THE PROBLEM:
Each line should be copied exactly.

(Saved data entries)
[start]
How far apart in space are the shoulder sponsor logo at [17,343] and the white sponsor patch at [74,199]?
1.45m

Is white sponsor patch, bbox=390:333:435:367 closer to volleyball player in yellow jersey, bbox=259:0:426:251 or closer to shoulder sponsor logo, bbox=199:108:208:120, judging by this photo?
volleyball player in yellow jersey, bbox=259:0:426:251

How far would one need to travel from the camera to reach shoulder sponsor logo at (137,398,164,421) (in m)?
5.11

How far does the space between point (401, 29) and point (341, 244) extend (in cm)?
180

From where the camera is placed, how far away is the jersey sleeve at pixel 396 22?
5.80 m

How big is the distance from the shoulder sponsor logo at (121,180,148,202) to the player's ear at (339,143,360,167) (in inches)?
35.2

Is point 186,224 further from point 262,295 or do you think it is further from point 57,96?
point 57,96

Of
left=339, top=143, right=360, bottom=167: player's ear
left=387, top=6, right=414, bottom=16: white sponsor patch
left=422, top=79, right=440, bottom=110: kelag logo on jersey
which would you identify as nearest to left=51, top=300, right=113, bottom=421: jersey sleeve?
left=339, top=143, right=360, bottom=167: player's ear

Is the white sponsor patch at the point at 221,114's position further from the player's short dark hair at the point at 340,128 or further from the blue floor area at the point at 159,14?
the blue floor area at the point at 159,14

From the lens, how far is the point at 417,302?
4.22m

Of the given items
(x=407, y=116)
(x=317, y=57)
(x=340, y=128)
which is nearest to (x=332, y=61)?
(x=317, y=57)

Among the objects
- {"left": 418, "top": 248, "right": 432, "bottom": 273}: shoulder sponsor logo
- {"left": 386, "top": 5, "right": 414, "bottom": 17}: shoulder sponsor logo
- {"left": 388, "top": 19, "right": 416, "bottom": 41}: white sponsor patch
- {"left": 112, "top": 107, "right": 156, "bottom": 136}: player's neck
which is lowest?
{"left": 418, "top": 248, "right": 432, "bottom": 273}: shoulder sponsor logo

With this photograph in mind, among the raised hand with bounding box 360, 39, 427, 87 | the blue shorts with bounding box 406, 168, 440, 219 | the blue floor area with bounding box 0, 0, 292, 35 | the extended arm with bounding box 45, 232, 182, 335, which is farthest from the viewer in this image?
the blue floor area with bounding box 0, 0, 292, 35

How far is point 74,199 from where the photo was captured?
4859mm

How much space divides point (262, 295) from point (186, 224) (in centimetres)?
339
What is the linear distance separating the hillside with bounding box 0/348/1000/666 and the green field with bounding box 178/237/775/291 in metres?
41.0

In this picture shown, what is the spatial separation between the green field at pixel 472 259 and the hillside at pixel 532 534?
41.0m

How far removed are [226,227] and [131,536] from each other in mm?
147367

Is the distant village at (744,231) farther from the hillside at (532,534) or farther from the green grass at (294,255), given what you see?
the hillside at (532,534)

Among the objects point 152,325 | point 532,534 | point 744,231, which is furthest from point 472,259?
[end]
RESPONSE:
How far apart in space are the shoulder sponsor logo at [17,343] and the white sponsor patch at [74,199]?
1.45m

Is white sponsor patch, bbox=390:333:435:367 closer to volleyball player in yellow jersey, bbox=259:0:426:251 or closer to shoulder sponsor logo, bbox=199:108:208:120, judging by this photo?
volleyball player in yellow jersey, bbox=259:0:426:251

How far would one need to travel from the camera to reach shoulder sponsor logo at (137,398,164,421) (in m)?
5.11

How far does the space between point (401, 29) and point (341, 244) extend (in cm)?
180

From where the camera is placed, how far away is the jersey sleeve at pixel 396 22?
5.80 m

How big is the distance from the shoulder sponsor logo at (121,180,148,202) to the player's ear at (339,143,360,167) (in inches)?
35.2

Is point 186,224 further from point 262,295 or do you think it is further from point 57,96?
point 57,96

Of
left=339, top=143, right=360, bottom=167: player's ear
left=387, top=6, right=414, bottom=16: white sponsor patch
left=422, top=79, right=440, bottom=110: kelag logo on jersey
which would you identify as nearest to left=51, top=300, right=113, bottom=421: jersey sleeve?
left=339, top=143, right=360, bottom=167: player's ear

Is the white sponsor patch at the point at 221,114's position further from the player's short dark hair at the point at 340,128 or further from the blue floor area at the point at 159,14?
the blue floor area at the point at 159,14

From the lens, how far is the point at 417,302?
4.22m

Of the given items
(x=407, y=116)
(x=317, y=57)
(x=340, y=128)
which is nearest to (x=332, y=61)?
(x=317, y=57)

Among the objects
- {"left": 418, "top": 248, "right": 432, "bottom": 273}: shoulder sponsor logo
- {"left": 386, "top": 5, "right": 414, "bottom": 17}: shoulder sponsor logo
- {"left": 388, "top": 19, "right": 416, "bottom": 41}: white sponsor patch
- {"left": 112, "top": 107, "right": 156, "bottom": 136}: player's neck
which is lowest?
{"left": 418, "top": 248, "right": 432, "bottom": 273}: shoulder sponsor logo

With this photograph in mind, among the raised hand with bounding box 360, 39, 427, 87 | the blue shorts with bounding box 406, 168, 440, 219 | the blue floor area with bounding box 0, 0, 292, 35 | the extended arm with bounding box 45, 232, 182, 335, which is farthest from the viewer in this image?
the blue floor area with bounding box 0, 0, 292, 35

How far is point 74,199 from where the photo was captured?
4859mm

How much space divides point (262, 295) from point (186, 224) (in centimetres)?
339
What is the linear distance separating the hillside with bounding box 0/348/1000/666 and the green field with bounding box 178/237/775/291 in metres?
41.0

In this picture shown, what is the spatial separation between the green field at pixel 472 259 and the hillside at pixel 532 534?
41.0m

How far removed are [226,227] and [131,536] from each other in mm?
147367

Is the distant village at (744,231) farther from the hillside at (532,534) or farther from the green grass at (294,255), given what you see?
the hillside at (532,534)

Among the objects point 152,325 | point 532,534 | point 744,231, which is furthest from point 472,259?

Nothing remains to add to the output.